*TASK ITEM*:
Answer these questions from the excerpt on automatic complexity, one per line:
(a) Which convention is used to treat each natural number as a set?
(b) How is the power set of a set X defined?
(c) What other name does the excerpt give for a word?

***** DOCUMENT EXTRACT *****

In this chapter we start to develop the properties of automatic complexity.

1.1 Words

The set of all natural numbers is \(\mathbb {N} =\{ 0,1,2,\dots \} \). Following the von Neumann convention, each natural number \(n\in \mathbb {N} \) is considered to be the set of its predecessors:

\[ 0=\emptyset ,\quad 1=\{ 0\} , \text{ and in general}\quad n=\{ 0,1,\dots ,n-1\} . \]

The power set \(\mathcal P(X)\) of a set \(X\) is the set of all the subsets of \(X\):

\[ \mathcal P(X) = \{ A \mid A \subseteq X\} . \]

If \(\Sigma \) is an alphabet (a set), a word (sometimes called string) is a sequence of elements of \(\Sigma \).

***** GIVEN MATERIAL *****

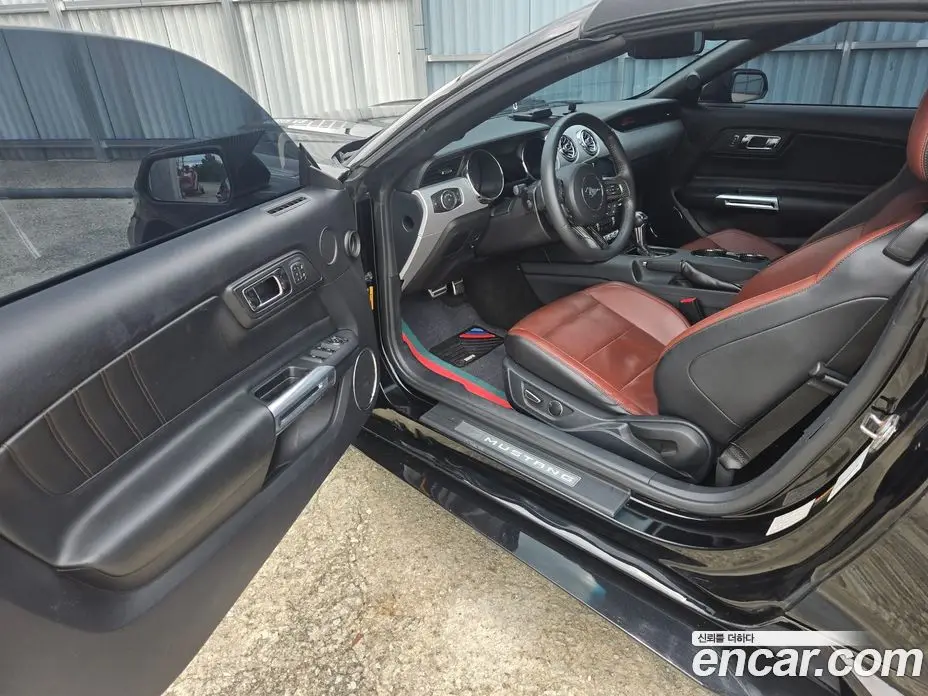 Ford Mustang 2015 5.0 автомат (гидро), фото 16 Ford Mustang 2015 5.0 автомат (гидро), фото 16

*****

*TASK RESULT*:
(a) The von Neumann convention, under which each natural number is the set of its predecessors.
(b) It is the set of all the subsets of X.
(c) String.